Comissão de Educação Aprovou Projeto que Regula Atividades Domiciliares para Estudantes com Necessidades Especiais de Saúde e Gestantes

As atividades escolares destinadas a estudantes em regime especial, por conta de problemas de saúde ou em situações específicas como a gravidez e o pós-parto, estão prestes a ganhar regras bem definidas. Isso se deve à aprovação do Projeto de Lei (PL) 899/2024 pela Comissão de Educação (CE) do Senado, em uma votação ocorrida na última terça-feira, dia 7 de novembro.
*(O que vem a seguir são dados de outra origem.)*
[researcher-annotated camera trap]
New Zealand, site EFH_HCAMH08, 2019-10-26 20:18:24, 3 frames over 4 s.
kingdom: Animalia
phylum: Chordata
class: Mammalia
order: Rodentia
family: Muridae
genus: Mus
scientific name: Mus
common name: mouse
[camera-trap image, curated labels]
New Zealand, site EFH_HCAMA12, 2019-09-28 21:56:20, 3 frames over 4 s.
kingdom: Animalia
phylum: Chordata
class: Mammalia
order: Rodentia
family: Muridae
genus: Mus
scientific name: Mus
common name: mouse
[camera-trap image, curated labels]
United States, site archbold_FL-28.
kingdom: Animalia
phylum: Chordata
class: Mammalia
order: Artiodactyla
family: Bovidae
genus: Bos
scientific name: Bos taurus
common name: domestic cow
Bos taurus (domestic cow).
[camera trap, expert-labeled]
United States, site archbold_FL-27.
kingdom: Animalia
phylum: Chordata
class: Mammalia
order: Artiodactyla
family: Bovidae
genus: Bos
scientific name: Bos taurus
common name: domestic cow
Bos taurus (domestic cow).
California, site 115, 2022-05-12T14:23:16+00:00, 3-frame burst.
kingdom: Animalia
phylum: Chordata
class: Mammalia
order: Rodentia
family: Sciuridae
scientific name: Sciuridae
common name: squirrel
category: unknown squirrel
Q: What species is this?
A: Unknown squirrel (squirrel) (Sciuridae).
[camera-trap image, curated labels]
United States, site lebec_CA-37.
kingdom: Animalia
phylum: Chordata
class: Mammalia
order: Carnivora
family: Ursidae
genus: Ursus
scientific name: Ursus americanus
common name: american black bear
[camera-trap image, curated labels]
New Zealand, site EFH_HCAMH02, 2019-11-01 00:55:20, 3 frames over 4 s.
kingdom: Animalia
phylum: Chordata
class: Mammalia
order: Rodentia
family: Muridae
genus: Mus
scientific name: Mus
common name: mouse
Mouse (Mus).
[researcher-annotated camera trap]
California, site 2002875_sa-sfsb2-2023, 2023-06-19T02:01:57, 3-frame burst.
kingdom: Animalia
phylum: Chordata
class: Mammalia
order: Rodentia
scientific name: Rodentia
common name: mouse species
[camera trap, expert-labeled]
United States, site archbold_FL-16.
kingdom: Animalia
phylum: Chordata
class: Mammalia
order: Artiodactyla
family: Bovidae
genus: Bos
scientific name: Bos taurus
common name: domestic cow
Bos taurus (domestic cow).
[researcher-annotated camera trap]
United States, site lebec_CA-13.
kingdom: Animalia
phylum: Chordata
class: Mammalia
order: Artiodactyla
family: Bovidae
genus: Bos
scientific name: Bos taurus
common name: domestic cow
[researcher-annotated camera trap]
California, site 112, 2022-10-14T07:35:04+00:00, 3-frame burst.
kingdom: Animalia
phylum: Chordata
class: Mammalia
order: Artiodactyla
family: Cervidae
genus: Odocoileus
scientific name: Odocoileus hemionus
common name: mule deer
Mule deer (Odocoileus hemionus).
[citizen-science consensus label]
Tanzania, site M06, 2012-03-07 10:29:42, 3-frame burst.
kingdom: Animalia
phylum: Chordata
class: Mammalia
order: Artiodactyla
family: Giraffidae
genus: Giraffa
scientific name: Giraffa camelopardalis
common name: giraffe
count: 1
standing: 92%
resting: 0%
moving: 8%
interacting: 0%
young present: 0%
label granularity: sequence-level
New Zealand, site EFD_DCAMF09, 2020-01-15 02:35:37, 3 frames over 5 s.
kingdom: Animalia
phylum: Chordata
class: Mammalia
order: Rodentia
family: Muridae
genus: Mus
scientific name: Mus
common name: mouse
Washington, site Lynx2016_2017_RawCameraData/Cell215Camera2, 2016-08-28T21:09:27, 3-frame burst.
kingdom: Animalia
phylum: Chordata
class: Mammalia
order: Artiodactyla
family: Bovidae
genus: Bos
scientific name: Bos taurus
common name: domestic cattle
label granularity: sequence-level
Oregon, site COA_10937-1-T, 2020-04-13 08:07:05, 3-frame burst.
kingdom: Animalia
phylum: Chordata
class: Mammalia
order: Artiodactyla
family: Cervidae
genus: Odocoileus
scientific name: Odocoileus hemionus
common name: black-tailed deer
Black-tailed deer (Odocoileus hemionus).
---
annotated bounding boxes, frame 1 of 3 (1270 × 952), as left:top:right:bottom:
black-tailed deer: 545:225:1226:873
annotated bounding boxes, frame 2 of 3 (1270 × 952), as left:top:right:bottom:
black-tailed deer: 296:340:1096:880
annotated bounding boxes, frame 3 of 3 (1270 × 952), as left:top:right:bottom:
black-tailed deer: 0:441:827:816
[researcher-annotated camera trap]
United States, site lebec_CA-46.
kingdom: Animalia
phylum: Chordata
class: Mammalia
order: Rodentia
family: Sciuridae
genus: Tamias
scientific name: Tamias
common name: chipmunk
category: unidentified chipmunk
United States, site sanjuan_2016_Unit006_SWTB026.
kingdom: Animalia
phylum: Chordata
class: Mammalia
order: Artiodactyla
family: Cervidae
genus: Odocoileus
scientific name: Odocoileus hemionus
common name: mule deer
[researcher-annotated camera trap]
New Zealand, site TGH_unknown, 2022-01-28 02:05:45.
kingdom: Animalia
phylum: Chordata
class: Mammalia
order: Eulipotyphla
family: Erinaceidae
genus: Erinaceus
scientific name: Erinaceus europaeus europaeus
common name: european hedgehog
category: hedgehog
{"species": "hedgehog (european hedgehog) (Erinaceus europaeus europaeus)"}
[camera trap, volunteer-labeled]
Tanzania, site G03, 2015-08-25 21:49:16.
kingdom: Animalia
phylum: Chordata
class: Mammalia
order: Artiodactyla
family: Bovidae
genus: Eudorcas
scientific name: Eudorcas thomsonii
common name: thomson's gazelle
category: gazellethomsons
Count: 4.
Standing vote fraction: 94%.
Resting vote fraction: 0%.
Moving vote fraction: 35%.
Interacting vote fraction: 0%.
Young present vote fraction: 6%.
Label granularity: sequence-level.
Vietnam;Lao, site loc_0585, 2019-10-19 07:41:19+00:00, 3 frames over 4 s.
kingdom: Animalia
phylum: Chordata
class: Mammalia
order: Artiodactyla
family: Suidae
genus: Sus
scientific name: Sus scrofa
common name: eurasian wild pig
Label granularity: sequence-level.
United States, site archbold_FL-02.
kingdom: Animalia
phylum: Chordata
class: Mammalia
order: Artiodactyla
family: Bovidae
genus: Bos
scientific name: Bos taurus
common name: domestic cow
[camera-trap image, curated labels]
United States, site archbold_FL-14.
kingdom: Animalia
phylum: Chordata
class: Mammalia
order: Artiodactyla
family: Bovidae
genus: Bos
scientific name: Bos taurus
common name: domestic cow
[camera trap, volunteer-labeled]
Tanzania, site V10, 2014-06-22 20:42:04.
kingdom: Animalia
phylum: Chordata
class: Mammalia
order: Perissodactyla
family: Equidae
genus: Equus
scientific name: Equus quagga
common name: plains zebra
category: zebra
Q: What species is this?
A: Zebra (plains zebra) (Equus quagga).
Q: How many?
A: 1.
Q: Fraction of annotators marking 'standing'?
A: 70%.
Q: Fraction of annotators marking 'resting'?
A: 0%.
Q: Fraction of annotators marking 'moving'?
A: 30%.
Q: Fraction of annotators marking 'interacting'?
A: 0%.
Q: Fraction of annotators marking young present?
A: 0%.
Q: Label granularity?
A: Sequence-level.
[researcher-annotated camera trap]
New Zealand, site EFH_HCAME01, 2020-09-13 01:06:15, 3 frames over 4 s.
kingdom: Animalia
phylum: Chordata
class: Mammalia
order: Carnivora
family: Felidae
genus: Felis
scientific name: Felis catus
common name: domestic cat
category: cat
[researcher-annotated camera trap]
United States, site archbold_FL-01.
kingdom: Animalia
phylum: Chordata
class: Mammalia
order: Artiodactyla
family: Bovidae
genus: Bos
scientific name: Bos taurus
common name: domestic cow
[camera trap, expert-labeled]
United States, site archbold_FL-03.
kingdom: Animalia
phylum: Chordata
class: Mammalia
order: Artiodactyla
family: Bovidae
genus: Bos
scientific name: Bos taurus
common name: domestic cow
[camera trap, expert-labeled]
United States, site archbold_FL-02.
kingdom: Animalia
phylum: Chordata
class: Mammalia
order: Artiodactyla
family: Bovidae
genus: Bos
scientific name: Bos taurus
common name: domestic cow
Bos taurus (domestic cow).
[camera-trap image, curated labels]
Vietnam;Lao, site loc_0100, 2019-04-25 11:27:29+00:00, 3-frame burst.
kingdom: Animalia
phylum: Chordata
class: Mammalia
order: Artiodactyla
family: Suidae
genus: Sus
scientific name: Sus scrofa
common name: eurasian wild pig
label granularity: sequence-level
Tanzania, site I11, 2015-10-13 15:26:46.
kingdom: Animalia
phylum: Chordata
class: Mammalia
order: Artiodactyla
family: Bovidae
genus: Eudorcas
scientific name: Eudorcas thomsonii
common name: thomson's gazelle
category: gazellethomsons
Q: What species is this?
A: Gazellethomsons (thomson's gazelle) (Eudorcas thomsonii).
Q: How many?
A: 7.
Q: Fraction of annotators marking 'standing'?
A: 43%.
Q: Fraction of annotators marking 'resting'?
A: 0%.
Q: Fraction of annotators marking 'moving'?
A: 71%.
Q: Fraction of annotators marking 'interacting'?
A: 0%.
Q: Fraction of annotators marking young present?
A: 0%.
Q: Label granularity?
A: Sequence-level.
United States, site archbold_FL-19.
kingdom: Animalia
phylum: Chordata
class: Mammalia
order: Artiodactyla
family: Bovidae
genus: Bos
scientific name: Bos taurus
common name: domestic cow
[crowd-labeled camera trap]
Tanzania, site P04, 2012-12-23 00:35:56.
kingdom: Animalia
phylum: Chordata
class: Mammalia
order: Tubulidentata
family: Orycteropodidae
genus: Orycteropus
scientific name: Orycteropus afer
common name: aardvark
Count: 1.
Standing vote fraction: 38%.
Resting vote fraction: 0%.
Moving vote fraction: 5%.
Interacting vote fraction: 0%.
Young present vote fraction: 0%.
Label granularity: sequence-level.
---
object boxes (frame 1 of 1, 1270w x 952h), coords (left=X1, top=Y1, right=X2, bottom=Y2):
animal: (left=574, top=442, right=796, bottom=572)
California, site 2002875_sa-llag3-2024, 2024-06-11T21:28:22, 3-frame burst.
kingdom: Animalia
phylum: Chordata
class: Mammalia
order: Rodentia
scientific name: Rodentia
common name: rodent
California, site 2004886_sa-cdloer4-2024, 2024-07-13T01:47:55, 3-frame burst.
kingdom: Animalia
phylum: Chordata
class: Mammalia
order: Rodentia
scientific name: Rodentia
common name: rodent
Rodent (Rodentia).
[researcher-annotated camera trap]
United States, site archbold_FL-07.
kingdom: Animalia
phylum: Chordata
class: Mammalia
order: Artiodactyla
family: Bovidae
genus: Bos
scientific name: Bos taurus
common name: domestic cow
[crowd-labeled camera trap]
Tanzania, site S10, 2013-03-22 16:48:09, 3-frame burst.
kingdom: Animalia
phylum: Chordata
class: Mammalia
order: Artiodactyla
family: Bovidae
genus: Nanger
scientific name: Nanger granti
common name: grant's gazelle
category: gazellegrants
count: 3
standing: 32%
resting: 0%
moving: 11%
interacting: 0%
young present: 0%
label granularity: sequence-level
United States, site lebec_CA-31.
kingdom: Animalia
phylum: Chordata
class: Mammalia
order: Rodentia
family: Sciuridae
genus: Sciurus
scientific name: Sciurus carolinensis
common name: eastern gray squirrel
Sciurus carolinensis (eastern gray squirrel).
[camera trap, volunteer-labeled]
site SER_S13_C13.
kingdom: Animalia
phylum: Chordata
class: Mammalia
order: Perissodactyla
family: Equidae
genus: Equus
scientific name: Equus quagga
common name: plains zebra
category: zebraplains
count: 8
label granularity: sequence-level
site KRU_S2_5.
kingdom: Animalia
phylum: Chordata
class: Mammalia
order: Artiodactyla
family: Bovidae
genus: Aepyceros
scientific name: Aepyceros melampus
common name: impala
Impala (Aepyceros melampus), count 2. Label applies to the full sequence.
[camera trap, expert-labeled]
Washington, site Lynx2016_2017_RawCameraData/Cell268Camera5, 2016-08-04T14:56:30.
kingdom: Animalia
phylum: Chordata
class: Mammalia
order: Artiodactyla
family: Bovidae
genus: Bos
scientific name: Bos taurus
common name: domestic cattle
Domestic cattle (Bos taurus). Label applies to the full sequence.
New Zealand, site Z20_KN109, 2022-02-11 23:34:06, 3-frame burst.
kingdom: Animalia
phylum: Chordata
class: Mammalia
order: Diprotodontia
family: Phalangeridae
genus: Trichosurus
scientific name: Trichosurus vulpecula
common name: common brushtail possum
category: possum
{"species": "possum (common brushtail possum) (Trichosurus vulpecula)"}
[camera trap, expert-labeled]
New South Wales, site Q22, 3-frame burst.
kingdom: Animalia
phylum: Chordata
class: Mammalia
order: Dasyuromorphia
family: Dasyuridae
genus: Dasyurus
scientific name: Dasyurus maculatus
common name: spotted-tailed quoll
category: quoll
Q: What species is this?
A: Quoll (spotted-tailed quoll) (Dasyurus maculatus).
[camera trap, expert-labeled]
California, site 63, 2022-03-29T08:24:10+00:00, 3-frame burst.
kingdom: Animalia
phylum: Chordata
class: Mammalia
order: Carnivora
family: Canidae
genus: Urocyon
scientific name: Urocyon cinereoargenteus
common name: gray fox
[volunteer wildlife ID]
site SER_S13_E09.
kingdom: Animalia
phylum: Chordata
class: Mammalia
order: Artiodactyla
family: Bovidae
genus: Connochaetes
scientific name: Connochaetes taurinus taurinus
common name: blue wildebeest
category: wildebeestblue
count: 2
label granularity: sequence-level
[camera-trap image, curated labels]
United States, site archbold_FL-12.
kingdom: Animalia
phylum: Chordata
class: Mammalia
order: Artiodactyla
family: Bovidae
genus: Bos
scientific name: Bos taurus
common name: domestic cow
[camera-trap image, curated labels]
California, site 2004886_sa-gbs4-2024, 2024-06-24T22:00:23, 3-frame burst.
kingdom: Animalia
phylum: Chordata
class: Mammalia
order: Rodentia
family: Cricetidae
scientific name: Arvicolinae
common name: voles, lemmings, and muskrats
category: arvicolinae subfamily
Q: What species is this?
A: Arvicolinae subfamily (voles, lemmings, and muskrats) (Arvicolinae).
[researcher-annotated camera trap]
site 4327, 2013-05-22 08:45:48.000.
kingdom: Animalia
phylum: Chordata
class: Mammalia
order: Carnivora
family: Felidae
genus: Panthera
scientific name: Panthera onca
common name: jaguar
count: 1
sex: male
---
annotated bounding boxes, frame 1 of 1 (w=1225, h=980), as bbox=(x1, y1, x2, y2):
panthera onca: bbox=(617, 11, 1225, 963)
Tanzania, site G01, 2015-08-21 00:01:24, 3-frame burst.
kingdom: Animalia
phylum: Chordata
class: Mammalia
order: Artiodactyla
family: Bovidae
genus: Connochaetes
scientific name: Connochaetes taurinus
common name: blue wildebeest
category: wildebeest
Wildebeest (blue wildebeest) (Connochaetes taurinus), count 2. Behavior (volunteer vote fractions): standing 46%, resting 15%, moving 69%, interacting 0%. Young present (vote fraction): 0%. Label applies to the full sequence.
A proposta, de autoria do senador Carlos Viana, do Podemos de Minas Gerais, foi analisada em um turno suplementar, uma vez que já havia sido aprovada anteriormente em março, mas na forma de um substitutivo, o que exigiu uma nova votação.

O projeto tem como objetivo alterar a Lei de Diretrizes e Bases da Educação (LDB) de 1996, consolidando as normas que regem as atividades escolares realizadas em casa para alunos que não podem comparecer presencialmente às aulas. Nesse contexto, o texto abrange uma ampla gama de situações, incluindo estudantes impossibilitados de frequentar a escola por questões de saúde, gestantes a partir do oitavo mês de gravidez, mães no pós-parto e aquelas que estão amamentando, até que seus filhos completem seis meses.

De acordo com o PL, as instituições de ensino, tanto da educação básica quanto superior, terão a obrigação de garantir um regime escolar especial que contemple exercícios domiciliares. Além disso, as datas de início e término desse regime poderão ser ajustadas com base em laudos médicos, permitindo flexibilidade para atender a necessidades específicas. É importante ressaltar que os alunos poderão realizar avaliações de maneira não presencial, exceto quando a presença na escola for viável.

O relator do projeto, o senador Astronauta Marcos Pontes, enfatizou que, apesar de já existir legislação que assegure o direito ao regime de exercícios domiciliares, a aplicação prática e o detalhamento das regras têm ficado a critério de cada estabelecimento de ensino. Ele destaca a importância de garantir o acesso à educação de forma equitativa, especialmente para aqueles que enfrentam questões de saúde ou estão em fases da vida que dificultam a frequência às aulas.

O regime de exercícios domiciliares já possui um respaldo legal que remonta a mais de cinco décadas, presente no Decreto-Lei 1.044 de 1969. As legislações anteriores, como a Lei 6.202 de 1975, que assegura direitos a alunas gestantes, e mais recentemente, a Lei 13.716 de 2018, que garante atendimento educacional a alunos internados, são exemplos da evolução nessa área. Com a atual proposta, espera-se consolidar e modernizar as diretrizes para oferecer um suporte ainda mais rigoroso a estudantes em situações vulneráveis, garantindo que seus direitos educacionais sejam respeitados.

Se não houver oposição, o projeto seguirá para análise da Câmara dos Deputados, onde poderá ser discutido e, eventualmente, sancionado, trazendo novas esperanças para muitas famílias e estudantes.